David Johnson wrote the following on 2/14/2005 2:59 PM:
I love the sound of that product, but given the time contstraints I'm
not sure I can take on learning something new and get the thing in
place on time.

Oh I understand. I wasn't really suggesting to learn a new product. I just meant that if you use a simple service layer, delegate, whatever the latest design pattern word is for it, you hide how you are doing the implementation so you could use anything you want there and swap it out easily. I'll give an example towards the end.


The other thing is that while I'm using the example of country codes,
there are in fact some things that will be quite large for example a
list of 15,000 companies that all users share

that puppy has to be stored somewhere where it can be
1. accessed by everyone
2. reloaded in some way without an app restart

I still don't see why you would need to store 15,000 items in any scope.
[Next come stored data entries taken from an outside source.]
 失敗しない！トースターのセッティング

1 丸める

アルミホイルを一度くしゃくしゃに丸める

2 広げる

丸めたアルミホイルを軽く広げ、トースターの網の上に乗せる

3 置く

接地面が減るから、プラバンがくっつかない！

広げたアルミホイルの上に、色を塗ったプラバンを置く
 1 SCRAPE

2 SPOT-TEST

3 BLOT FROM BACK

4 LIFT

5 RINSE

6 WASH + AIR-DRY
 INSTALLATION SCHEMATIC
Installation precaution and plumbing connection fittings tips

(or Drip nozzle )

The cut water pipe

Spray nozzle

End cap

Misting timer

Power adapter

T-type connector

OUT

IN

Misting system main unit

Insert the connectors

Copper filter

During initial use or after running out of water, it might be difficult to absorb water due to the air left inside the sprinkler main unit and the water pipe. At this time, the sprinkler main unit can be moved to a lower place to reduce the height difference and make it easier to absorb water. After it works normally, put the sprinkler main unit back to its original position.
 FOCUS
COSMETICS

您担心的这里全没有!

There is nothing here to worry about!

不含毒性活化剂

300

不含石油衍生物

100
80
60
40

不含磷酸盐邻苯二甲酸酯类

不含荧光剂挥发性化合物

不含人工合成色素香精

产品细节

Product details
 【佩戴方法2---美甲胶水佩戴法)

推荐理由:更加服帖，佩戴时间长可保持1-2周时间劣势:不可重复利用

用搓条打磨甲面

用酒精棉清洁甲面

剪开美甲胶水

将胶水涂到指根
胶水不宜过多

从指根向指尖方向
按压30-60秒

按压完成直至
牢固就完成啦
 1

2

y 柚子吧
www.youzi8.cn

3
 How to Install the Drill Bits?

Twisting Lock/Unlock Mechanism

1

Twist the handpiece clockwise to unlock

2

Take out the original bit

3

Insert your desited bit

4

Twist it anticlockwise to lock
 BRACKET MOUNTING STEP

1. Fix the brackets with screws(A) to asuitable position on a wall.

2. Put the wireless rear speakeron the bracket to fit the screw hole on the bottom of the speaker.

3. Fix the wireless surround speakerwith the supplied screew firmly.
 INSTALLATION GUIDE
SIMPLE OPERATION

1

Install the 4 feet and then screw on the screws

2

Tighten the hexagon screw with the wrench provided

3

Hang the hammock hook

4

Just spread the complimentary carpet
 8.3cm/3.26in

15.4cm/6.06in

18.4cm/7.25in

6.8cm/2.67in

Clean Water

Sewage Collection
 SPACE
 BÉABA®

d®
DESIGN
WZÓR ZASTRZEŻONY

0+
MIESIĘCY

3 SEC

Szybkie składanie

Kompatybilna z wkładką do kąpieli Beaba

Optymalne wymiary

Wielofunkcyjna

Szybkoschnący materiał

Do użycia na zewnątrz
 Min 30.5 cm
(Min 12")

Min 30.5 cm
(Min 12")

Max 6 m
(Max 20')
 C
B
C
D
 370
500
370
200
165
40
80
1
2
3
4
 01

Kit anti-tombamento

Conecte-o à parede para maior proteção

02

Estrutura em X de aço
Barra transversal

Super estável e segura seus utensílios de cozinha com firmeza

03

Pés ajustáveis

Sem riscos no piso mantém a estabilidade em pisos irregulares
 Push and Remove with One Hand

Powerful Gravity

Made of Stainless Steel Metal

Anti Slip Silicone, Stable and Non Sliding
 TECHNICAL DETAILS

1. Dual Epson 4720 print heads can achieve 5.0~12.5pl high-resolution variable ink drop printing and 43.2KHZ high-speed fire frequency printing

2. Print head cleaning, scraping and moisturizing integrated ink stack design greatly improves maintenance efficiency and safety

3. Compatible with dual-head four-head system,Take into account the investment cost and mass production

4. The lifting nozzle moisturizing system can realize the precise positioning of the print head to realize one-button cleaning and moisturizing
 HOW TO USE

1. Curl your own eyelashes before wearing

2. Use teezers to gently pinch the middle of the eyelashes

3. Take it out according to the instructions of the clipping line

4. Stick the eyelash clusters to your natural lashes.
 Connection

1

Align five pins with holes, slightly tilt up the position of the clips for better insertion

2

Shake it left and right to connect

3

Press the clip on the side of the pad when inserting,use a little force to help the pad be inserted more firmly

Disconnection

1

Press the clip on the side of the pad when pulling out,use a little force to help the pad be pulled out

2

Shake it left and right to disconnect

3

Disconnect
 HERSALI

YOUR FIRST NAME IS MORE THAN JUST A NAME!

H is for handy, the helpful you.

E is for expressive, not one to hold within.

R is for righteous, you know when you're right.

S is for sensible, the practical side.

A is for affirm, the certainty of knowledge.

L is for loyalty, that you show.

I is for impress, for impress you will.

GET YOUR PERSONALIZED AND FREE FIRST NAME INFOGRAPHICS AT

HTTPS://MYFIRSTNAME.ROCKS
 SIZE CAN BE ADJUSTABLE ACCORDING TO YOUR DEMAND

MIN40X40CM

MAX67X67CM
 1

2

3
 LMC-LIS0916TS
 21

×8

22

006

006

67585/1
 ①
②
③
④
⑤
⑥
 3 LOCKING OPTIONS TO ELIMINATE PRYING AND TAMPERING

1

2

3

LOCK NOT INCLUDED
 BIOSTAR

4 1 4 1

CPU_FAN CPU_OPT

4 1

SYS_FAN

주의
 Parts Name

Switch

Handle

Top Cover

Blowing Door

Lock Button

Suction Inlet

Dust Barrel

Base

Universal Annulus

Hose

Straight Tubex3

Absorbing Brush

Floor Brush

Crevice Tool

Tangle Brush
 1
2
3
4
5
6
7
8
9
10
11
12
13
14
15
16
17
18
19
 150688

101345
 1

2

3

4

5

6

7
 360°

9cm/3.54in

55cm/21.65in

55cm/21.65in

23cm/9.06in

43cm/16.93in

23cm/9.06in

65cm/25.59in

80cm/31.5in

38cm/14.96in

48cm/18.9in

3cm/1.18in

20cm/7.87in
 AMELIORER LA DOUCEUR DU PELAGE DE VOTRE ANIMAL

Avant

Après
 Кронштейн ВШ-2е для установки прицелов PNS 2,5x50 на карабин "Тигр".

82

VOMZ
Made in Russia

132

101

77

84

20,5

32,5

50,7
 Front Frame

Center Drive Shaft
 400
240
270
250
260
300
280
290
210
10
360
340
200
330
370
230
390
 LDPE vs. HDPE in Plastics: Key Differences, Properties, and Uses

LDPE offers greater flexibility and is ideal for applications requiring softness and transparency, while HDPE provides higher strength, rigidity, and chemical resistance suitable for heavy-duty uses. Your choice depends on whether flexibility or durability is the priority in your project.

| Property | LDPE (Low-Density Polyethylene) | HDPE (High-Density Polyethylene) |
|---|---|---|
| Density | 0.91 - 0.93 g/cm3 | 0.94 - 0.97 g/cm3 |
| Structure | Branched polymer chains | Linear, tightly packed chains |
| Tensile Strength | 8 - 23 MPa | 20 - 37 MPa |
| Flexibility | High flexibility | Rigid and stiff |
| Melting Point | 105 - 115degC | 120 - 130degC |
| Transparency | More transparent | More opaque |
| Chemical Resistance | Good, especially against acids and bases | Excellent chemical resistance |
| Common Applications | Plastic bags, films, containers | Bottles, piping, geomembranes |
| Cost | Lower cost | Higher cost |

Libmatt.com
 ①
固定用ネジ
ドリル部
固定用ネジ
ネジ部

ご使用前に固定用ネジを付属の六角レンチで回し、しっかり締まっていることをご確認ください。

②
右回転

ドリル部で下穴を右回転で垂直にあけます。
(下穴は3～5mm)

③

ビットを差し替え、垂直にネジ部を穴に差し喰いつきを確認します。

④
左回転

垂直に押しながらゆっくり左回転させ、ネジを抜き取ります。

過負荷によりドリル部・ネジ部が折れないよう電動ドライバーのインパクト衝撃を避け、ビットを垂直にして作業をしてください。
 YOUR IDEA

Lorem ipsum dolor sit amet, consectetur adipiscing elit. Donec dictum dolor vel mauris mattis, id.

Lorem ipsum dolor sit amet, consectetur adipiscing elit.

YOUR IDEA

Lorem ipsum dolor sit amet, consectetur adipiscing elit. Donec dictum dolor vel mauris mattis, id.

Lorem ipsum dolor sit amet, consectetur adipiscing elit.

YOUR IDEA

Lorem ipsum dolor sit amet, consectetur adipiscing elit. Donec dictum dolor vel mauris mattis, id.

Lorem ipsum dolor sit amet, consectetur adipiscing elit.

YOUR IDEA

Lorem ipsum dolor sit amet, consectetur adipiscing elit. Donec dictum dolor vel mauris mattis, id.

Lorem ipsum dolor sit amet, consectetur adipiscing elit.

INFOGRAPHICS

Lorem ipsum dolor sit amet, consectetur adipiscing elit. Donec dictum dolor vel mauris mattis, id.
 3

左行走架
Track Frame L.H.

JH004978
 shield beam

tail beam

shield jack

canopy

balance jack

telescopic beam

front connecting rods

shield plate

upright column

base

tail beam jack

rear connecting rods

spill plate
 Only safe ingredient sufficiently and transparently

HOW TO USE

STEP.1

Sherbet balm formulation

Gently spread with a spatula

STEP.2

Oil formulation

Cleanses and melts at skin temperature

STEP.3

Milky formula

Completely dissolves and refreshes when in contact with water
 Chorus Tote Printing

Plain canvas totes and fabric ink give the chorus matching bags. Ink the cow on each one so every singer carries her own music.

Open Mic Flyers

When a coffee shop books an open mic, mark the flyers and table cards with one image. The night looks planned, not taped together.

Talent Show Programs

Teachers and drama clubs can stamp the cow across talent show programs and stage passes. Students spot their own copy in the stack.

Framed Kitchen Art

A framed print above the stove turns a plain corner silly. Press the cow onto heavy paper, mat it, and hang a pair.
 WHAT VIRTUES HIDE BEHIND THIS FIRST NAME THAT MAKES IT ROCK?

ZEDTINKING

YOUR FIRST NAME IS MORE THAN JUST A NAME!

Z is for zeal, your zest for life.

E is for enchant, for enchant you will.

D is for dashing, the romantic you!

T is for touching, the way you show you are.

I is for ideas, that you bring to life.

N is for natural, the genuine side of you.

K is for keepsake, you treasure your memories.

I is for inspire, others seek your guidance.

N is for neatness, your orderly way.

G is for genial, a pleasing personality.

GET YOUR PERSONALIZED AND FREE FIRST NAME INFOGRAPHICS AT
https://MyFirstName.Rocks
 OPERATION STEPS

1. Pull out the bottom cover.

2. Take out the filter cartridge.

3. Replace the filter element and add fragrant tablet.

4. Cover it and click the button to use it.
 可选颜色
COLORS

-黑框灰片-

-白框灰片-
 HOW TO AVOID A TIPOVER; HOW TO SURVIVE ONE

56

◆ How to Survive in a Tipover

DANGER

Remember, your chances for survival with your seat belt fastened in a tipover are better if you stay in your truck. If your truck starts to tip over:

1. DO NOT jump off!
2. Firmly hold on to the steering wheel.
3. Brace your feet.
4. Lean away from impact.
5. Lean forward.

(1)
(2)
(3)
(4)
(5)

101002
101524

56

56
Are you actually going to create a drop down list of 15,000 items? Clearly I don't think that's user friendly. Typically you'd create a search screen to narrow down what you need.


Database lookup is fast these days. Not sure why you are worrying about storing so much in some scope where everyone can use it? If you need to get info on a company, pull the company from the DB when you need it.

I guess I'd have to know more of the business requirements. When you say they need to share 15,000 companies that sounds like you are saying you want to dump all the companies from the database into some web application's memory. I'd certainly be against that. Again, I'd have to know why you'd ever need 15,000 records stored in Java memory.

Back to the method I was talking about earlier.. you would just provide a simple helper or service class that your Struts actions could use:

//making this static for example's sake..

public class DavidService {
  public static List getRegionCodes() {
        //HERE You could do anything...
        //access DB
        //access ApplicationScope (will have to pass in request)
        //access persistence layer (iBATIS, hibernate)
        //whatever
  }
}

Now you can use that method from your Action classes and you have some seperation of code.